Акрам – сержант из роты ППС – разговорился будь добр. Борода ходила вверх-вниз, не останавливалась. Так и так, слава Аллаху, жизнь идёт.
– У меня, – сказал, – жена красивая. Одна беда – четыре дочки, – и рассмеялся.
От Серноводского до Нихалоя сто километров. Шли медленно, ближний свет распознавал очертания морщинистых гор. Жарков четвёртый месяц проходил здесь службу со сводным отрядом: двойной оклад, надбавки. Закроют боевые – будет пенсия. Три тысячи сверху. Каждый месяц, пока живой.
– В Чечне сейчас хорошо, спокойно, – говорил Акрам, оправдываясь. – Лучше, чем.
Жарков соглашался.
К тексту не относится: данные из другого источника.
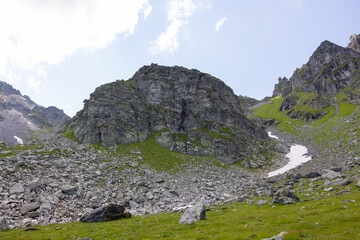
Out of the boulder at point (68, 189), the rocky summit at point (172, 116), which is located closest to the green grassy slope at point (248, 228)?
the boulder at point (68, 189)

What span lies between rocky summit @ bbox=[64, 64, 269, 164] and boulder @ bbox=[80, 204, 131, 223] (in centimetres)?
3997

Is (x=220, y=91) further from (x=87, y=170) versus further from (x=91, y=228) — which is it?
(x=91, y=228)

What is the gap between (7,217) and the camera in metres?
24.2

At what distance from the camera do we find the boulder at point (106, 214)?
27.0 meters

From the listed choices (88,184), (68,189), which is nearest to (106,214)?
(68,189)

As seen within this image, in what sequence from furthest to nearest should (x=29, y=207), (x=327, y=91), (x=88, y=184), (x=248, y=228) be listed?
(x=327, y=91)
(x=88, y=184)
(x=29, y=207)
(x=248, y=228)

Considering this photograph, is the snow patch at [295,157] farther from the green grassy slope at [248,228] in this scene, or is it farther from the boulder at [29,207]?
the boulder at [29,207]

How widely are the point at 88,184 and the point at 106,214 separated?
Answer: 14.4 metres

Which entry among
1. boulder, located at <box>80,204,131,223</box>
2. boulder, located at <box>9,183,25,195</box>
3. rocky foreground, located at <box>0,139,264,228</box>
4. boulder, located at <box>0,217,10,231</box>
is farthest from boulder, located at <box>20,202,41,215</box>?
boulder, located at <box>80,204,131,223</box>

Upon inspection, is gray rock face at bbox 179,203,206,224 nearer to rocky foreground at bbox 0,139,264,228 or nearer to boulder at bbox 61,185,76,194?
rocky foreground at bbox 0,139,264,228

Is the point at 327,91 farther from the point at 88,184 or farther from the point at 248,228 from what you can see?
the point at 88,184

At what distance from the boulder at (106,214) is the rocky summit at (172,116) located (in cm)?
3997

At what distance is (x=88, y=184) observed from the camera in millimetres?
39500

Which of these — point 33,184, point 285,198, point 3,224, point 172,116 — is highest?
point 172,116
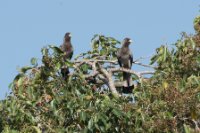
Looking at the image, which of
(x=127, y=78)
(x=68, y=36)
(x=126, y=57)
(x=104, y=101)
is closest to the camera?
(x=104, y=101)

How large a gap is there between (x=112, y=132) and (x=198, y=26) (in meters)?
1.92

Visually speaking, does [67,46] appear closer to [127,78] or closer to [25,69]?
[127,78]

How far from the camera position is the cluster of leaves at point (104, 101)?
8.36 metres

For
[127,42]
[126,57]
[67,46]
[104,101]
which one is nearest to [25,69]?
[104,101]

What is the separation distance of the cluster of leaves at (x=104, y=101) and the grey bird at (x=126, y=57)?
2.58 feet

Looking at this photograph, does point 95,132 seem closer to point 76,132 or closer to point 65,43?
point 76,132

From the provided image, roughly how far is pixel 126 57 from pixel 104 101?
3.23 m

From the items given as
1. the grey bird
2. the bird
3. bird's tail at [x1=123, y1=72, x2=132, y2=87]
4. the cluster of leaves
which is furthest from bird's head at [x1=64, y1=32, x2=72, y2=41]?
the cluster of leaves

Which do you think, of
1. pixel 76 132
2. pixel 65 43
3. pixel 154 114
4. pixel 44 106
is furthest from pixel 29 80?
pixel 65 43

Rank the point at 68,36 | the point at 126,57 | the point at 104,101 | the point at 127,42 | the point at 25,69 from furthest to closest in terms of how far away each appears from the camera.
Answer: the point at 68,36 → the point at 127,42 → the point at 126,57 → the point at 25,69 → the point at 104,101

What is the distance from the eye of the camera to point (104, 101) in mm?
8766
Качаясь на пригорках, закрывал глаза. Одно «ага» в ответ, вроде – так и есть. Действительно, хорошо.
Тяжёлое лето с низким солнцем. Осень выждать – и домой. Жарков думал: как хорошо, когда есть, куда возвращаться. Дома ждут, и всё такое. Привезёт деньги – первый взнос на ипотеку, долгая счастливая жизнь. Главное – не париться, не считать. Он помнил, например, как считал армейские дни. А потом заблудился в мире цифр – и легче стало.
– Скоро, скоро, – твердил довольный Акрам, – у меня там брат. Всё по кайфу будет.
Командир отряда – полковник Сорока – определил Жаркова на дальняк. «Пару дней отдохнёшь, тебе надо».
Сорока помнил Гошу ещё со времён, когда задерживали группу олимпийцев – местных злодеев, выходцев из девяностых. Тут встретились, обнялись. Нормально всё будет, полгода пролетят. Вернёмся – напьёмся, живи не хочу.
Одна задача – помочь местным полицейским. Задержали кого-то там, а что делать дальше – бог знает. Чеченские бойцы работали просто: два раза прикладом, и готово. А тут какой-то особенный случай. Жарков сам не знал, как можно обойтись без того же приклада, но молчал.